Skip to content
Death and Taxes

Report: Donald Trump Asks “Why Are We Having All These People From Shithole Countries Come Here?”

WASHINGTON, DC - JANUARY 11: U.S. President Donald Trump leads a prison reform roundtable in the Roosevelt Room at the White House, on January 11, 2018 in Washington, DC. State and local leaders joined Trump to discuss programs intended to help prisoners re-enter the workforce among other policy initiatives. (Photo by Mark Wilson/Getty Images)

During an unscheduled meeting with congressional lawmakers to discuss immigration reform on Thursday, President Donald Trump reportedly wondered aloud why the United States keeps taking in people from “shithole countries.”

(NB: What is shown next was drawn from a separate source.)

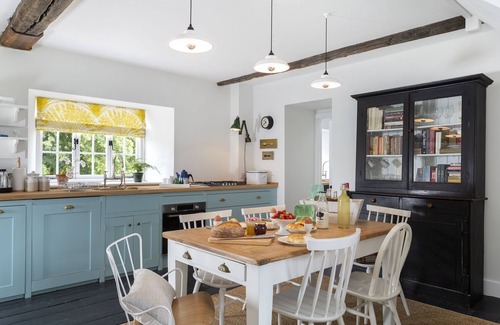 Moreton-in-Marsh Cottage | Kitchen Garden Cottage is a beautiful honey coloured stone cottage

“Why are we having all these people from shithole countries come here?” Trump asked, according to The Washington Post. The “shithole countries” he was referring to were apparently Haiti, El Salvador, and several African nations. Members of Congress at the meeting had suggested that the protections for immigrants from those countries, which the Trump admin has been stripping away, be reinstated. Trump instead wondered why the U.S. couldn’t instead take in more immigrants from countries like Norway.

White House deputy press secretary Raj Shah released a statement that at no point denies Trump made such comments.

“President Trump is fighting for permanent solutions that make our country stronger by welcoming those who can contribute to society, grow our economy, and assimilate into our great nation,” the statement reads in part.

This is not the first time immigration discussions have reportedly brought out xenophobe and racist in Trump. Back in December, the president reportedly complained that some 15,000 Haitians who had come to the U.S. “all have AIDS” and worried that Nigerians who had been granted visas wouldn’t want to “go back to their huts.”

Trump’s latest comments come just one day after the White House released a list of quotes from journalists who praised POTUS’s decision to allow cameras to film a meeting on immigration reform held on Tuesday. Of course, part of that meeting ended up being held off camera anyway, at which point Trump was theoretically free to voice any number of abhorrent views.